Supplied data →

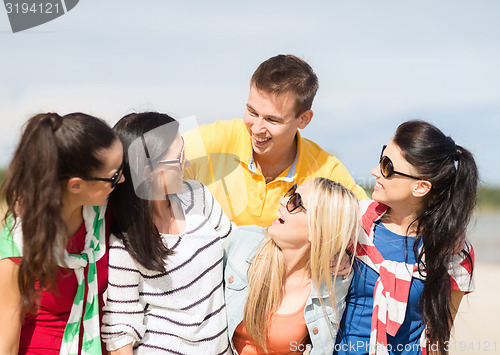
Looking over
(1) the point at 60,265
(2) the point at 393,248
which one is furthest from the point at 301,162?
(1) the point at 60,265

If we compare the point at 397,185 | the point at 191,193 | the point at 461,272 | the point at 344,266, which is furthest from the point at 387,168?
the point at 191,193

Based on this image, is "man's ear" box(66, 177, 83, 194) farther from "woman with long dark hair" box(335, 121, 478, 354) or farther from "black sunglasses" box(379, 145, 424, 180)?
"black sunglasses" box(379, 145, 424, 180)

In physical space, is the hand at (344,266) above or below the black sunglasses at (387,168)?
below

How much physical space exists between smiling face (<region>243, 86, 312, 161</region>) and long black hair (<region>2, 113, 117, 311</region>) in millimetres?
1734

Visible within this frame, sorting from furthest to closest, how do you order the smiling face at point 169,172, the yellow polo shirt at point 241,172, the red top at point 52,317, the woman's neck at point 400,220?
the yellow polo shirt at point 241,172 → the woman's neck at point 400,220 → the smiling face at point 169,172 → the red top at point 52,317

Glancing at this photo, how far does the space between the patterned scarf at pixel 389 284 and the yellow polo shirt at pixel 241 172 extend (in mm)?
811

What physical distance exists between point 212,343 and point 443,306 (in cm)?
149

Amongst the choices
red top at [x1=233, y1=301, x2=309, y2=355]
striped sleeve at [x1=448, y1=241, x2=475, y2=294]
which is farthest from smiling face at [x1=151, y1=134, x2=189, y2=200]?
striped sleeve at [x1=448, y1=241, x2=475, y2=294]

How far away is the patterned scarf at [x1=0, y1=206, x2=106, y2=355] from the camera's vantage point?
2.91m

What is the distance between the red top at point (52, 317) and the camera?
2.88 meters

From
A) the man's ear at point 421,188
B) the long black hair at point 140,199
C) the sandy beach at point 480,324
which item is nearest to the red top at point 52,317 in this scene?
the long black hair at point 140,199

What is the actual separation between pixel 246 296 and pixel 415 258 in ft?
3.80

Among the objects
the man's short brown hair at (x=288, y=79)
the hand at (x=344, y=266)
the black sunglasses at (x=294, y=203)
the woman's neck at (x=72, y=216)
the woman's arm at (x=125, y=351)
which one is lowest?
the woman's arm at (x=125, y=351)

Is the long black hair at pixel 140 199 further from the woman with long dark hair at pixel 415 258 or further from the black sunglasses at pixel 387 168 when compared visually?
the black sunglasses at pixel 387 168
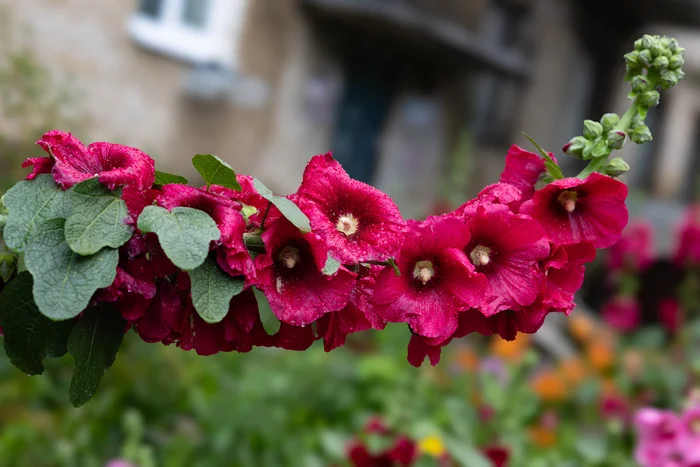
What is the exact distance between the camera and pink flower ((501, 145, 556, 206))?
78 cm

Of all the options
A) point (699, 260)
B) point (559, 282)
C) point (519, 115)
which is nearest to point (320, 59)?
point (519, 115)

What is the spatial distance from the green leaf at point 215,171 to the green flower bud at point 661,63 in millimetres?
413

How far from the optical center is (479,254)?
2.34 ft

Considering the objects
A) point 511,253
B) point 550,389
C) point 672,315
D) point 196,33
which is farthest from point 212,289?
point 196,33

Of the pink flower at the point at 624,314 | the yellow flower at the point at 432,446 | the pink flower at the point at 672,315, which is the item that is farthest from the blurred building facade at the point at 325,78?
the yellow flower at the point at 432,446

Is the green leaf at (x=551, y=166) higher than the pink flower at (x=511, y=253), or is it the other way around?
the green leaf at (x=551, y=166)

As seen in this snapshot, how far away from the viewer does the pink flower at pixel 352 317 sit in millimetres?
679

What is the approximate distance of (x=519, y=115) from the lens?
25.8 feet

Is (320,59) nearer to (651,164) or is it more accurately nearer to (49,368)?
(49,368)

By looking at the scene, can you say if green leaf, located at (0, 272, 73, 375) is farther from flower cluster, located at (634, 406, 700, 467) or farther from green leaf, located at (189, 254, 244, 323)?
flower cluster, located at (634, 406, 700, 467)

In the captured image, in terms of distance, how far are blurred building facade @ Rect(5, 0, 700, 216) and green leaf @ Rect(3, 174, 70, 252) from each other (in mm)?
3418

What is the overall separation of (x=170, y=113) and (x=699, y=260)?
3.14 m

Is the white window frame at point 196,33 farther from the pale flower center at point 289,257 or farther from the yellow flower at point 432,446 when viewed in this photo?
the pale flower center at point 289,257

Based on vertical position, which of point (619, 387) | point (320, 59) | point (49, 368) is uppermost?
point (320, 59)
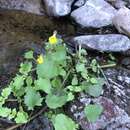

What the task asks → Copy everything from the line containing "How far away is" down to the line containing "2.88 meters", requests included, and shift each distance in the answers up by 106.

Solution to this problem →
How far away is the patterned scarf at [x1=0, y1=206, x2=106, y2=355] from the camera's vantage point?
108.91m

What is the distance between the red top at point (52, 317) and the camera?
108.88 meters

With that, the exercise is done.